3. Choisir le schéma — transmettre = démembrer les parts (669) ; optimiser le rendement = usufruit temporaire amortissable.
4. Sécuriser l'usufruit — valorisation par flux actualisés, durée déterminée, substance de la holding, chiffrage de l'article 13, 5° chez le cédant.
5. Éviter les pièges — pas de fonds sous remploi 150-0 B ter, pas de confusion avec l'assurance-vie, vérifier l'exclusion de la taxe holdings.
Le réflexe que je donne en bilan dirigeant
Neuf dirigeants sur dix qui me parlent de « démembrer le contrat de capitalisation de leur holding » veulent en réalité transmettre — et la bonne réponse est alors le schéma A (démembrer les parts), pas un montage d'usufruit temporaire. Je ne propose le schéma B que lorsqu'il existe un vrai besoin de rendement net et une substance de holding qui le justifie. Le capi en société est d'abord un excellent outil de trésorerie et de transmission ; l'usufruit temporaire est une option d'experts, à manier avec un conseil.
Construire la stratégie capi de votre société de A à Z
Choix de l'enveloppe, fiscalité IS, arbitrage parts vs usufruit, sécurisation du montage et coordination avec votre expert-comptable et votre notaire : le cabinet Hagnéré Patrimoine pilote l'opération.
3 choses à retenir
L'essentiel en 3 points
- La société, c'est une autre fiscalité. Pas de PFU ni de prélèvements sociaux : une imposition forfaitaire annuelle à l'IS (article 238 septies E, 105 % du TME), régularisée au rachat. Le capi est le seul placement de ce type accessible à une personne morale.

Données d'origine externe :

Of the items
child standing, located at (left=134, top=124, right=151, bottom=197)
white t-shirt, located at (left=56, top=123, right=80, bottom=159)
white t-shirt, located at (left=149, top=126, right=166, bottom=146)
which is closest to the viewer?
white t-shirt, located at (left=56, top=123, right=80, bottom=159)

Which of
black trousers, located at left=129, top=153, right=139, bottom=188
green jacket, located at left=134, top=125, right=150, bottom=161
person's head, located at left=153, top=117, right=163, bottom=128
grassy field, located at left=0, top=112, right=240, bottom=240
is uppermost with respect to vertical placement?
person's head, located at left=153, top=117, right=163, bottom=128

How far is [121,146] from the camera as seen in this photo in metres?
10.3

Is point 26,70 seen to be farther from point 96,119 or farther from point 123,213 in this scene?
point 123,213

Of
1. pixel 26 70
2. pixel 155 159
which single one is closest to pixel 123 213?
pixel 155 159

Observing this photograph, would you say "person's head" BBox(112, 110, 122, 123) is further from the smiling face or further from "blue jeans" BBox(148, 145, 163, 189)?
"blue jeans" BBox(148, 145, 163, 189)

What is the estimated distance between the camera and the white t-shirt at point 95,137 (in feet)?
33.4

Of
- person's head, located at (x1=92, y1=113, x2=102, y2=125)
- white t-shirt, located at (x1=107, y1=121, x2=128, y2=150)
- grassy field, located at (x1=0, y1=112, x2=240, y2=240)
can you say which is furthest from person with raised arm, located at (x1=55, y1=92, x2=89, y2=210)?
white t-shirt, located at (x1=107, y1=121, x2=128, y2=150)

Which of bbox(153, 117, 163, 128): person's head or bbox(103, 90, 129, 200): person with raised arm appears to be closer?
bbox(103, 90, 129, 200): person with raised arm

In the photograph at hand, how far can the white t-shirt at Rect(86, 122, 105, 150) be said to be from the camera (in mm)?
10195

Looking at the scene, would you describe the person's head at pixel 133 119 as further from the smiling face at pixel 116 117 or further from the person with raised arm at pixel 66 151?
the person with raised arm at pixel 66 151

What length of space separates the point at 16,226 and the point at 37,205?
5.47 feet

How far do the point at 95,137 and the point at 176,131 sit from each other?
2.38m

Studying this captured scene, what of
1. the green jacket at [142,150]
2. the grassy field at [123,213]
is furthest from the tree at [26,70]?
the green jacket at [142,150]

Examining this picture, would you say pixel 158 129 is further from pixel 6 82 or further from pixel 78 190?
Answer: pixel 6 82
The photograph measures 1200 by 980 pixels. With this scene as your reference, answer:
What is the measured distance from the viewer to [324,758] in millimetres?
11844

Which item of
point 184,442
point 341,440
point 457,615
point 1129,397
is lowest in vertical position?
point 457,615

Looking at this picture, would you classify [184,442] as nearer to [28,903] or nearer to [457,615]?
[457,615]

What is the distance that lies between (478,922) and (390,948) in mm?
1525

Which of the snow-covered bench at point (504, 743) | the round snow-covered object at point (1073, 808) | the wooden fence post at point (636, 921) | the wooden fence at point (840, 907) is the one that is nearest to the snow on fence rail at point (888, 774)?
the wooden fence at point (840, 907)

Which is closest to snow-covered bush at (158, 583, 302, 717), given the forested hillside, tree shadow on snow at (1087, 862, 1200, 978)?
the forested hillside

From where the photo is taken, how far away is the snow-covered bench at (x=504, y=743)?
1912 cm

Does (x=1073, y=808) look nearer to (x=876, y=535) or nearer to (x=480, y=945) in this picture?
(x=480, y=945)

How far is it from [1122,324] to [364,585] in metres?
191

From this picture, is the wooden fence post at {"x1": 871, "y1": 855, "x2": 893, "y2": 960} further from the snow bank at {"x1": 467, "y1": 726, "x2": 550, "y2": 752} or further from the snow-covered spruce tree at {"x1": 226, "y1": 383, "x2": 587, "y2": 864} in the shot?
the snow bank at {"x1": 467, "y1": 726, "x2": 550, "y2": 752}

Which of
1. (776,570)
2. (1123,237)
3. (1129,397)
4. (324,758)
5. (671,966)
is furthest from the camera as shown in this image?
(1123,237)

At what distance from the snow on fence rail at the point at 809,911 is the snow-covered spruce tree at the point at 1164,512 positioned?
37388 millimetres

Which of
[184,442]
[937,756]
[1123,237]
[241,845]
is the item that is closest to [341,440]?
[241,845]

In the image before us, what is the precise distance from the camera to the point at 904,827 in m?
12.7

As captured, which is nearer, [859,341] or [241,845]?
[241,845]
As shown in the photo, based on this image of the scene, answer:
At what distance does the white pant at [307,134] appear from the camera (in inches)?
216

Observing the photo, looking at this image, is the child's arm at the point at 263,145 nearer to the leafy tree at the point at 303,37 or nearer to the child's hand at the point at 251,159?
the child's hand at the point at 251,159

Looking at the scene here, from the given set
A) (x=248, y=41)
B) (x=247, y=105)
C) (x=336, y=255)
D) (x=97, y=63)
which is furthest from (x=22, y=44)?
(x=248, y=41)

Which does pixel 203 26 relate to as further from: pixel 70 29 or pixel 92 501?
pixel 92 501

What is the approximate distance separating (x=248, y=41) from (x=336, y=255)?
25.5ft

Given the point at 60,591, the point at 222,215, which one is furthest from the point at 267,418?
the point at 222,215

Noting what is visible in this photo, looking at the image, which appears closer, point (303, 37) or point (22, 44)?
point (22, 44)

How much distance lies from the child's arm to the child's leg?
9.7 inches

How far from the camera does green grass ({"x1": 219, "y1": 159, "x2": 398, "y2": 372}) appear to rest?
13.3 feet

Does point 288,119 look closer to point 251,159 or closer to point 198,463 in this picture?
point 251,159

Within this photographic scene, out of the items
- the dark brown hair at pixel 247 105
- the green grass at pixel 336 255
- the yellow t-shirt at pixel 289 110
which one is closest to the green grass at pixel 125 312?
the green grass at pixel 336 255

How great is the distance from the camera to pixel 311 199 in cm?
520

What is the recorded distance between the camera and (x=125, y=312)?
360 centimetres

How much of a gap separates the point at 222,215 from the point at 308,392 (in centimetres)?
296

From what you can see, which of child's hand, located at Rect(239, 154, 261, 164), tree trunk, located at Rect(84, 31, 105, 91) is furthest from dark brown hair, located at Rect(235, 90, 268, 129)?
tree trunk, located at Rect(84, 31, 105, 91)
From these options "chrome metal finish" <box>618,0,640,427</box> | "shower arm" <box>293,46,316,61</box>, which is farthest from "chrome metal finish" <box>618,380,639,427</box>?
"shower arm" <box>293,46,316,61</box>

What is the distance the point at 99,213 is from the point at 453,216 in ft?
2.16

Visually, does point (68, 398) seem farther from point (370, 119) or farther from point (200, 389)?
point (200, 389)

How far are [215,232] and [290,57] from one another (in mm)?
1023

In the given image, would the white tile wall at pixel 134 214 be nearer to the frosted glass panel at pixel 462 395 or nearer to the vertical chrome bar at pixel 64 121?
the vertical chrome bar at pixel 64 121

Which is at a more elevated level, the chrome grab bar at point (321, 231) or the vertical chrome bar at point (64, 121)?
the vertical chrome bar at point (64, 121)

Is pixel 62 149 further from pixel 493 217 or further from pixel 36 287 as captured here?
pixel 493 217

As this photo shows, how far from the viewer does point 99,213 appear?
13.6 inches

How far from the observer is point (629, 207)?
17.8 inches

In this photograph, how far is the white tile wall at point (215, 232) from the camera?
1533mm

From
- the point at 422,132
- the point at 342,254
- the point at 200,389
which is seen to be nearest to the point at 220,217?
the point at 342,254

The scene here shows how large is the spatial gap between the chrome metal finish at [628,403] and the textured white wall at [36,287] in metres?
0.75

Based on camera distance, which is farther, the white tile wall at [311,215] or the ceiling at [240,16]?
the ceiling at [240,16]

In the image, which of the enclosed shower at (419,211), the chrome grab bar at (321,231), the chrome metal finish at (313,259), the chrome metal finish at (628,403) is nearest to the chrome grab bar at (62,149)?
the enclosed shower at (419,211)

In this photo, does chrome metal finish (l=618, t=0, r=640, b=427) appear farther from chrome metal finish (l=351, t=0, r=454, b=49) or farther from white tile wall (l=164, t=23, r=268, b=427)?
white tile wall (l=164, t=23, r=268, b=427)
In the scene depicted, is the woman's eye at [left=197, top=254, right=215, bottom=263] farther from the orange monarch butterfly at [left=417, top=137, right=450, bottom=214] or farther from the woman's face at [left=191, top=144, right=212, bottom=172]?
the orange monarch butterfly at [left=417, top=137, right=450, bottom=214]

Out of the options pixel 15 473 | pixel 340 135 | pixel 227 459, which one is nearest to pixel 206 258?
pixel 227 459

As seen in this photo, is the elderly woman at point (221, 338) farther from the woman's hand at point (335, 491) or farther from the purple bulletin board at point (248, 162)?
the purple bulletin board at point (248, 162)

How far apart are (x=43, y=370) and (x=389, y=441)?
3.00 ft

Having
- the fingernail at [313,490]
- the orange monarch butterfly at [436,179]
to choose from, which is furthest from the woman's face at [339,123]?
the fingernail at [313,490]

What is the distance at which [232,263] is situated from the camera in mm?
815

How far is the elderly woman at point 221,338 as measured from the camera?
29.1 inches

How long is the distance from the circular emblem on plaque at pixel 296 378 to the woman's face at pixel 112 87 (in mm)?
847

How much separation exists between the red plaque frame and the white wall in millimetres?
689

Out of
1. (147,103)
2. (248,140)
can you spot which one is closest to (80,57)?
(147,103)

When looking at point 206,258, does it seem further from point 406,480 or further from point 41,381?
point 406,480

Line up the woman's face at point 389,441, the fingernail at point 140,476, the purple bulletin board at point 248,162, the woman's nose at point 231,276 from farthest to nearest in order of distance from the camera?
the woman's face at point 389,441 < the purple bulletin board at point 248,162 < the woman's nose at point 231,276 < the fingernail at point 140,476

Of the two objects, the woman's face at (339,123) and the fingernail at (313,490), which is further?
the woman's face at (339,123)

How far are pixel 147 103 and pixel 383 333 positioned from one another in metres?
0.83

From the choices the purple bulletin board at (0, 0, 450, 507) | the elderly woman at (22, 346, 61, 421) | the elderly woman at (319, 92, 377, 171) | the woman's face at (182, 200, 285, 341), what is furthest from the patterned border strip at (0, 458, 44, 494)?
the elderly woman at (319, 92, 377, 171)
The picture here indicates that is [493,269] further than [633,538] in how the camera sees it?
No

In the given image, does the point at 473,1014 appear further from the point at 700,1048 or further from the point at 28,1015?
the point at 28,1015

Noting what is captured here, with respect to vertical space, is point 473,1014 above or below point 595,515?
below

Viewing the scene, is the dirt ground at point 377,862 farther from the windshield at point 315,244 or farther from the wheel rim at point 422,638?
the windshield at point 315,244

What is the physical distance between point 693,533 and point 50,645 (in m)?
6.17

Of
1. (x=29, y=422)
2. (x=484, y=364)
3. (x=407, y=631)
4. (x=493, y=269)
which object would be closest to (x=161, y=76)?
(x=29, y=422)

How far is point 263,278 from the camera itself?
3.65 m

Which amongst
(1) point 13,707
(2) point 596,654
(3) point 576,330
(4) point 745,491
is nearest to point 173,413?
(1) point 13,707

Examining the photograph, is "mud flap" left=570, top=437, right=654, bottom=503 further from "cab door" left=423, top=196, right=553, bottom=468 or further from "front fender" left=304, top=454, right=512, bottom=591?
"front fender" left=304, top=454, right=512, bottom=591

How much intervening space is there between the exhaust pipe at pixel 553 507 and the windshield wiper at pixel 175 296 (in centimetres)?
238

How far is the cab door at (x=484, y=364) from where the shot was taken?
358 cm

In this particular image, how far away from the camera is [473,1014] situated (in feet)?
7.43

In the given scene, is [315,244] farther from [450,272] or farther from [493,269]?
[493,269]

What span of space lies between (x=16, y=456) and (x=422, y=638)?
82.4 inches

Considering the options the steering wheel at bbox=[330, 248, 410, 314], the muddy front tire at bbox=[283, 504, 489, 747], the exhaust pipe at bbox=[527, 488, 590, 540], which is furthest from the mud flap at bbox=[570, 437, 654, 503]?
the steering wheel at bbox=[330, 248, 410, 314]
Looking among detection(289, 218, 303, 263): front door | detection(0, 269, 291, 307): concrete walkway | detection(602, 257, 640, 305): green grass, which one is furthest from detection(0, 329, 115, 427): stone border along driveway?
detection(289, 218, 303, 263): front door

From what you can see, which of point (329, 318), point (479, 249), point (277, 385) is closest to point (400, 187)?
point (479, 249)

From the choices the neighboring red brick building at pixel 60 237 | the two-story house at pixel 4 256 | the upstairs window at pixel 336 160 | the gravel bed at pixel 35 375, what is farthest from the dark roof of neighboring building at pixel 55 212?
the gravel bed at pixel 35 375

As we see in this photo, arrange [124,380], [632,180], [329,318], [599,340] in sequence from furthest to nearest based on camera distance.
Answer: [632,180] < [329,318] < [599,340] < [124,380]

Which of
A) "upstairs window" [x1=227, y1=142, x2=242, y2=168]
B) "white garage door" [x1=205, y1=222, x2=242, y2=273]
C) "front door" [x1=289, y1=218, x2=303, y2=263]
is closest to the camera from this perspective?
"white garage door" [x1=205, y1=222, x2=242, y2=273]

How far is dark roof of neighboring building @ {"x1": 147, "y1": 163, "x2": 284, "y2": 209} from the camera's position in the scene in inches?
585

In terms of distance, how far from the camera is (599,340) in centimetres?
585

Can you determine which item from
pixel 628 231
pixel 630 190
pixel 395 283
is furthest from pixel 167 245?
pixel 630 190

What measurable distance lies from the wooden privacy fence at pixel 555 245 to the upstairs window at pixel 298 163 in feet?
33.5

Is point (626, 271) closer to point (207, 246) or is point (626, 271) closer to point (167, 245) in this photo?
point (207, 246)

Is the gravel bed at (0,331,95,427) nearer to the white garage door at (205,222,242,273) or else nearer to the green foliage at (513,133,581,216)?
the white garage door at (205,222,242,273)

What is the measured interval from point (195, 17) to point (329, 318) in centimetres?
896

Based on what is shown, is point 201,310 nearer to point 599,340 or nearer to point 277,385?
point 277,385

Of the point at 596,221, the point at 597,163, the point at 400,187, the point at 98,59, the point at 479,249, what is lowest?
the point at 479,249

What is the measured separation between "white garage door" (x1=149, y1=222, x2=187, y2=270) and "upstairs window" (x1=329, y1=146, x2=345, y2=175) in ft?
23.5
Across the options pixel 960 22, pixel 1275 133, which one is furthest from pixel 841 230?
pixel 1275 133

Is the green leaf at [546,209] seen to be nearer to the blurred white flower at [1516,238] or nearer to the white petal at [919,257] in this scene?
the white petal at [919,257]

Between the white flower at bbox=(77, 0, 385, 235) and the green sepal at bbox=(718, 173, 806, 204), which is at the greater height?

- Démembrer les parts ou l'usufruit : deux montages distincts. Pour transmettre, on démembre les parts de la société (barème 669, réunion sans droits au décès). Pour le rendement net, une holding peut acquérir l'usufruit temporaire amortissable — mais attention au frottement de l'article 13, 5° et à l'exigence de substance.
- Ce n'est pas de l'assurance-vie. Pas de 990 I, pas de clause bénéficiaire, pas de réinvestissement éligible à l'apport-cession — mais aussi pas de prélèvements sociaux et une exclusion de la taxe holdings de la LF 2026.
Le contrat de capitalisation en société est un outil de trésorerie et de transmission à part entière, à condition de choisir le bon schéma et de sécuriser le montage. Avant d'engager une opération d'usufruit temporaire, faites-la chiffrer et border par un conseil, en lien avec votre expert-comptable et votre notaire.